MOMENTO TIERNO


Era media tarde y yo en mi mesa de trabajo. Una de esas jornadas que todo lo ves negro y que sabes que va a ser larga. No estaba para nada y mi humor era de esos que quieres olvidar. Las dificultades se agolpaban y las soluciones parecían no ser fáciles.
Entonces entró en la oficina un chico de unos 10 años al que se le notaba que tenía una deficiencia mental. Tímido y temeroso, se sentó en una silla que rara vez se utiliza y que está junto a mi mesa. Tan cerca de mi, que podía tocarlo con sólo alargar la mano. Al ver que nadie le decía nada, pareció sentirse tranquilo.

He de confesar que me molestó y que incluso pensé: sólo me falta esto. Su presencia me inquietaba. Lo miré con una mirada desafiante, que intentaba decir «estate quieto y no molestes». Pero él no se dio por aludido y no se inmutó. Lo miraba todo y no dejaba de lanzar sonidos suaves pero continuados.

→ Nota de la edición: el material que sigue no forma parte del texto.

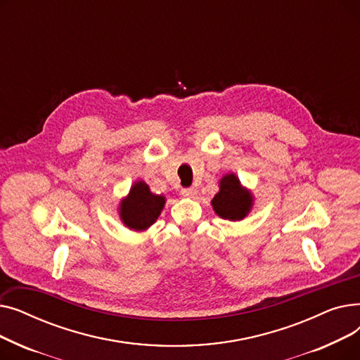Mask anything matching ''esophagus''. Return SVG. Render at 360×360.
<instances>
[{
	"label": "esophagus",
	"mask_w": 360,
	"mask_h": 360,
	"mask_svg": "<svg viewBox=\"0 0 360 360\" xmlns=\"http://www.w3.org/2000/svg\"><path fill=\"white\" fill-rule=\"evenodd\" d=\"M197 190L195 188H184V190L181 191V194L184 195V197H188V198H194L195 195H197Z\"/></svg>",
	"instance_id": "esophagus-1"
}]
</instances>
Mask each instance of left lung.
Returning <instances> with one entry per match:
<instances>
[{
    "instance_id": "left-lung-1",
    "label": "left lung",
    "mask_w": 360,
    "mask_h": 360,
    "mask_svg": "<svg viewBox=\"0 0 360 360\" xmlns=\"http://www.w3.org/2000/svg\"><path fill=\"white\" fill-rule=\"evenodd\" d=\"M212 205L219 217L239 221L251 213L254 195L233 172H229L219 181V193L212 200Z\"/></svg>"
}]
</instances>
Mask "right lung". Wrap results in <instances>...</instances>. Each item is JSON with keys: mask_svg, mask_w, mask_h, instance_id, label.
Segmentation results:
<instances>
[{"mask_svg": "<svg viewBox=\"0 0 360 360\" xmlns=\"http://www.w3.org/2000/svg\"><path fill=\"white\" fill-rule=\"evenodd\" d=\"M165 202V195L153 194L144 181H136L131 185L129 193L121 198L118 214L125 228L144 232L159 219Z\"/></svg>", "mask_w": 360, "mask_h": 360, "instance_id": "1", "label": "right lung"}]
</instances>
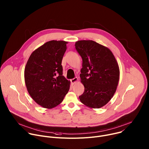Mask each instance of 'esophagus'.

Esos murmullos suyos me pusieron todavía más nervioso. Y él, seguía quieto, sentado en la silla sin importarle nada. Estuve a punto de decirle, o mejor dicho gritarle, que se callara, pero al mirarle a los ojos comprendí que podría ser injusto. Entonces recordé que tenía olvidados en el cajón unos caramelos de publicidad, que me habían dado días antes en una feria.
Le miré y con un gesto sonriente falso y tras otra mueca, esta de falsa complicidad, se los dí con unas hojas de papel y un bolígrafo de publicidad para intentar conseguir que dejara de hacer ruidos.

Para él fue como un tesoro. Agarró rápidamente los caramelos con la mano. Se los guardó en el bolsillo y empezó a dibujar. Sólo utilizó una hoja para hacer un dibujo. No podría decir, ni aún ahora que estaba dibujando.
Unos veinte minutos más tarde, el niño fue llamado desde la puerta. Era su padre. El niño cogió su dibujo y se lo enseño. El adulto sonrió y el niño devolvió la sonrisa.
Entonces ocurrió lo inesperado. Decidido y contento. el pequeño vino hacia mi mesa. Me miro y me devolvió el bolígrafo. Le dije que se lo quedará y le sonrió. Dio media vuelta e hizo tres o cuatro pasos. Se paró. Dio media vuelta. Vino hacia mi. Me abrazó y me dio un beso en la mejilla, que hoy todavía siento y recuerdo. Me sonrió y se marchó saludando con la mano.

Me quede helado y me puse a pensar. Los problemas laborales dejaron de tener importancia y me brotó un chorro de esperanza y un sentimiento de culpabilidad. Me di cuenta de que en esa oficina, si alguien había estado con una minusvalía era yo.